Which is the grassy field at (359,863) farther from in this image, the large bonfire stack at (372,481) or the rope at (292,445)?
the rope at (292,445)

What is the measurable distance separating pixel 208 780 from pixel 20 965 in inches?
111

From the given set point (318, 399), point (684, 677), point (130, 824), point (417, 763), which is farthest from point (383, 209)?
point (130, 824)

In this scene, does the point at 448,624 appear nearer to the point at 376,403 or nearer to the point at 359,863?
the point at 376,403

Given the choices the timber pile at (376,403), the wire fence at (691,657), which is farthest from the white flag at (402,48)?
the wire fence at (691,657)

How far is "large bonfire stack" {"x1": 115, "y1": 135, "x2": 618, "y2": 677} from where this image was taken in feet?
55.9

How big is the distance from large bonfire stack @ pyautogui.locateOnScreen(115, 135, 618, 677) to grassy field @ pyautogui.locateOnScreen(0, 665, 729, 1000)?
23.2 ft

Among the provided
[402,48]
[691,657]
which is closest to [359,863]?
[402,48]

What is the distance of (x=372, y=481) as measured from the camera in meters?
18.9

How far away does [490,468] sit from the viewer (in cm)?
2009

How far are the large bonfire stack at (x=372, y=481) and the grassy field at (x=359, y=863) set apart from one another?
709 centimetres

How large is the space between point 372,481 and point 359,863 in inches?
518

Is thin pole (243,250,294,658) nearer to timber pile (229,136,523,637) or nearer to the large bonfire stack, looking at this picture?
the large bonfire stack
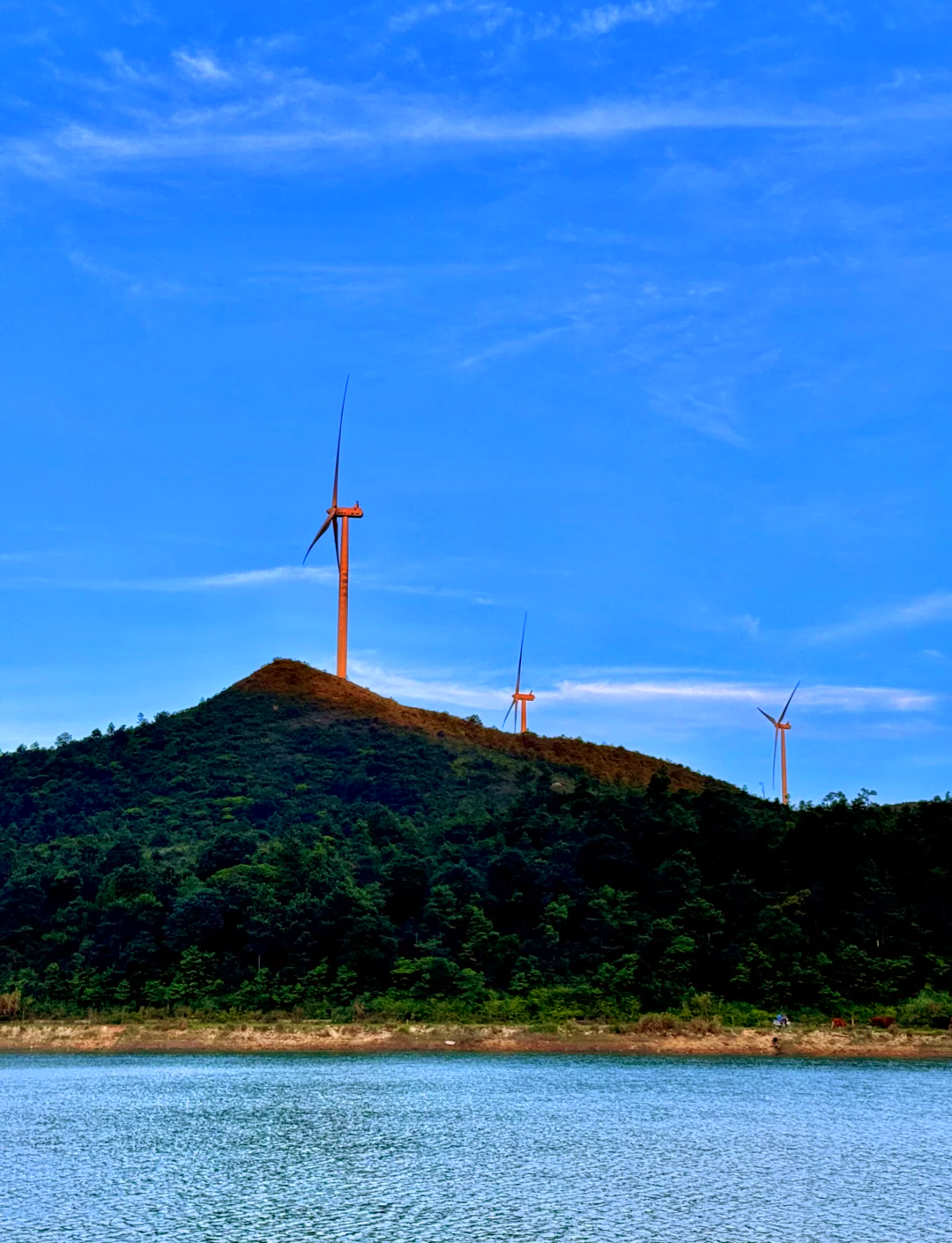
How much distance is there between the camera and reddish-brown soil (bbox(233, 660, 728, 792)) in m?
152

################

- Written task -
Copy the stretch from the line containing "Among the provided" through the last of the lines above, keeping every character unchanged. Leave the pictures out of your copy.

- Complete response -
Among the provided
[402,48]
[691,657]
which is closest to [359,863]?
[402,48]

What is the distance of (x=372, y=481) as measured from the camera in meters?
18.9

How far away does [490,468] sit from the viewer (in cm)?
2009

How far are the large bonfire stack at (x=372, y=481) and the grassy field at (x=359, y=863) set apart from one another?
709 centimetres

How large is the space between point 372,481 and point 359,863 in inches?
518

Is thin pole (243,250,294,658) nearer to timber pile (229,136,523,637) or nearer to the large bonfire stack, looking at this picture?
the large bonfire stack
How much distance is there between the camera and reddish-brown soil (bbox(233, 660, 728, 792)) in m?
152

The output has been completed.